La configuration de la sécurité dans les points d'accès WiFi afin que les clients ne puissent pas y accéder est simple si nous avons correctement segmenté le réseau en VLAN . Généralement, les contrôleurs WiFi sont utilisés par des logiciels ou du matériel, afin de contrôler de manière centralisée des dizaines de points d'accès WiFi, ces contrôleurs WiFi seront toujours situés dans le réseau de gestion, car ils seront en charge de gérer les points d'accès WiFi dans ce sous-réseau. .

Dans l'exemple que vous verrez ci-dessous, nous avons utilisé Nuclias Connect sur un DNH-100, qui se trouve dans le VLAN 10 qui est notre VLAN de gestion. Comme vous pouvez le voir, la configuration des VLAN indique que le port « Mgmt » est dans le VLAN 10, et est comme « Tagged » , tout comme le reste des VLAN que nous recevons via le port LAN, de sorte que tous les points d'accès WiFi reçoivent correctement tous les VLAN du commutateur.

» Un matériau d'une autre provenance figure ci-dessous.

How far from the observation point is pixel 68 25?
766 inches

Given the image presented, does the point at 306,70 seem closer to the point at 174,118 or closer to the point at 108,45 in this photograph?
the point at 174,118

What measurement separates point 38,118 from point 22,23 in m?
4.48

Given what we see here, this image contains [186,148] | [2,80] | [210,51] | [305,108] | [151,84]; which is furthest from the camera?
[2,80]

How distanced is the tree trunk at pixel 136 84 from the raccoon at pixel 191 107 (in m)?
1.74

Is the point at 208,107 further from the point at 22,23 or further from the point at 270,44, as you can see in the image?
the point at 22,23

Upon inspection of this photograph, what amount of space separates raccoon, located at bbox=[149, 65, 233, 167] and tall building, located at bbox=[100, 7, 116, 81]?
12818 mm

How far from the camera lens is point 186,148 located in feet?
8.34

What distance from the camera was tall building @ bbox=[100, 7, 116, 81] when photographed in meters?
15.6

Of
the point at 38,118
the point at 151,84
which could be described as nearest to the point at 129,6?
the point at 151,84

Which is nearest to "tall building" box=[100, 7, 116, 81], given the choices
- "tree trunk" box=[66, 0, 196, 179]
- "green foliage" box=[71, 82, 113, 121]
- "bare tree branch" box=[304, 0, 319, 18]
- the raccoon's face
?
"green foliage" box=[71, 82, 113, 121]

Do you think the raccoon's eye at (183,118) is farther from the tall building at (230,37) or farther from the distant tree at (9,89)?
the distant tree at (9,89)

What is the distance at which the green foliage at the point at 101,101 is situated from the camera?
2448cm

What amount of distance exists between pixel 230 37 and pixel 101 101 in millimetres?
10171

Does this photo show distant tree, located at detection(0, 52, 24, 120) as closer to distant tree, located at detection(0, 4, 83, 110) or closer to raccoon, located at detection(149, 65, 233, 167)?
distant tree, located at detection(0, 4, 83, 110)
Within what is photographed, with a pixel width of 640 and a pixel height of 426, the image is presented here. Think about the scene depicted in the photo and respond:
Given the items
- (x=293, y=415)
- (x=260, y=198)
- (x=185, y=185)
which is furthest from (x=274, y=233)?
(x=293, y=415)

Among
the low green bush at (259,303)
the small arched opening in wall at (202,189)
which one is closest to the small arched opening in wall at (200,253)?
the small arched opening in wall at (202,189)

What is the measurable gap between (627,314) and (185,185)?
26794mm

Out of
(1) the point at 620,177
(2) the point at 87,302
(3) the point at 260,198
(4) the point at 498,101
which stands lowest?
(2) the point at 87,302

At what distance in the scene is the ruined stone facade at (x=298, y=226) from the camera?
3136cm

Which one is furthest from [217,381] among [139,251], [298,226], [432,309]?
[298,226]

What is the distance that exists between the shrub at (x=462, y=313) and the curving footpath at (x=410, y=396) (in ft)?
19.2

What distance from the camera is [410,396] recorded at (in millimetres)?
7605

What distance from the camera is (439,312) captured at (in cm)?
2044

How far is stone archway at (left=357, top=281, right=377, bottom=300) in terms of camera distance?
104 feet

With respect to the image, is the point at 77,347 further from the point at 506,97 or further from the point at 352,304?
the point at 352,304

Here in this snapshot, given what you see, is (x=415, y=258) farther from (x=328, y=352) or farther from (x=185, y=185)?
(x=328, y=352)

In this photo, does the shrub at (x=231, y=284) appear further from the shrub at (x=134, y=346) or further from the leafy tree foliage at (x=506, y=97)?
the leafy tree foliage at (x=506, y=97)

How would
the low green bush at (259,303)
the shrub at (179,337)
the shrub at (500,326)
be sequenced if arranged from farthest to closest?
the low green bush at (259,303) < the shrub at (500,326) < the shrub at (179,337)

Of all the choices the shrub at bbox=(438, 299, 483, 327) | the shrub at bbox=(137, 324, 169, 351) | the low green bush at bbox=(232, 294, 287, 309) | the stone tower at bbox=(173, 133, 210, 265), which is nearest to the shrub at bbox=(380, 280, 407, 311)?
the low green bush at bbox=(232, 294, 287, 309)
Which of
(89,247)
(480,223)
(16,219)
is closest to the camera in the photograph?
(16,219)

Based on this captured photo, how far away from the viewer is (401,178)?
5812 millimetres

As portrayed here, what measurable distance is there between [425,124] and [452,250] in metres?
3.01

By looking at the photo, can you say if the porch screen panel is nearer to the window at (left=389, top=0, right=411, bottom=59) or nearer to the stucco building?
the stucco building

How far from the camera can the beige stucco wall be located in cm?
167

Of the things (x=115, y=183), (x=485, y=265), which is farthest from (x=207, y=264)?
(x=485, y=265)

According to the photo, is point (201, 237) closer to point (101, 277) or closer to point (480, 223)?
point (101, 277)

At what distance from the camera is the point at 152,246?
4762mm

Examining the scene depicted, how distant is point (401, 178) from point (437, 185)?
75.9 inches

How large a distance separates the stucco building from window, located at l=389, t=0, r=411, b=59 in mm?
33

Dans ce cas, les VLAN correspondant aux réseaux WiFi sont en tant que « Untag », sinon, les clients sans fil ne pourraient pas se connecter correctement. Pour les clients finaux (clients WiFi, imprimantes, PC, etc.) tous les VLAN doivent toujours être « Untag », à moins qu'ils sachent « comprendre » 802.1Q comme le font les serveurs NAS.

Une fois que nous avons correctement segmenté les points d'accès avec leur réseau de gestion interne et avec les VLAN pour les clients, nous devons également protéger l'accès aux différents points d'accès avec leur identifiant et mot de passe correspondants . Dans la section « Paramètres de l'appareil », nous devrons définir un nom d'utilisateur « admin » et un mot de passe robuste, ce sera le mot de passe avec lequel vous pourrez accéder au site Web d'administration de tous les points d'accès WiFi que nous gérons de manière centralisée.

Nous pouvons également activer ou non l'accès de la console aux points d'accès WiFi , en cas de ne pas utiliser du tout l'accès à la console, il est conseillé de le désactiver pour des raisons de sécurité. Tout service qui n'est pas utilisé est toujours mieux désactivé. Bien entendu, vous devez toujours sélectionner SSH et jamais Telnet, car ce dernier est un protocole non sécurisé.

En principe, vous ne devriez pas avoir accès aux AP WiFi en dehors du réseau de gestion, le plus important est donc de vérifier que l'administration des AP n'est pas accessible depuis les réseaux du client via le web ou via SSH non plus. . Le reste des options de configuration que nous pouvons faire dans les points d'accès dépendent des exigences des réseaux WiFi, tels que les SSID à enregistrer avec leur authentification correspondante, si nous voulons un portail captif, si nous voulons activer la partition WLAN pour empêcher les clients WiFi de communiquer entre eux, etc.

Comme vous l'avez vu, nous devons prendre une série de mesures de sécurité à la fois dans les commutateurs et dans les points d'accès WiFi pour maintenir la sécurité de l'ensemble du réseau, ainsi que celle des clients.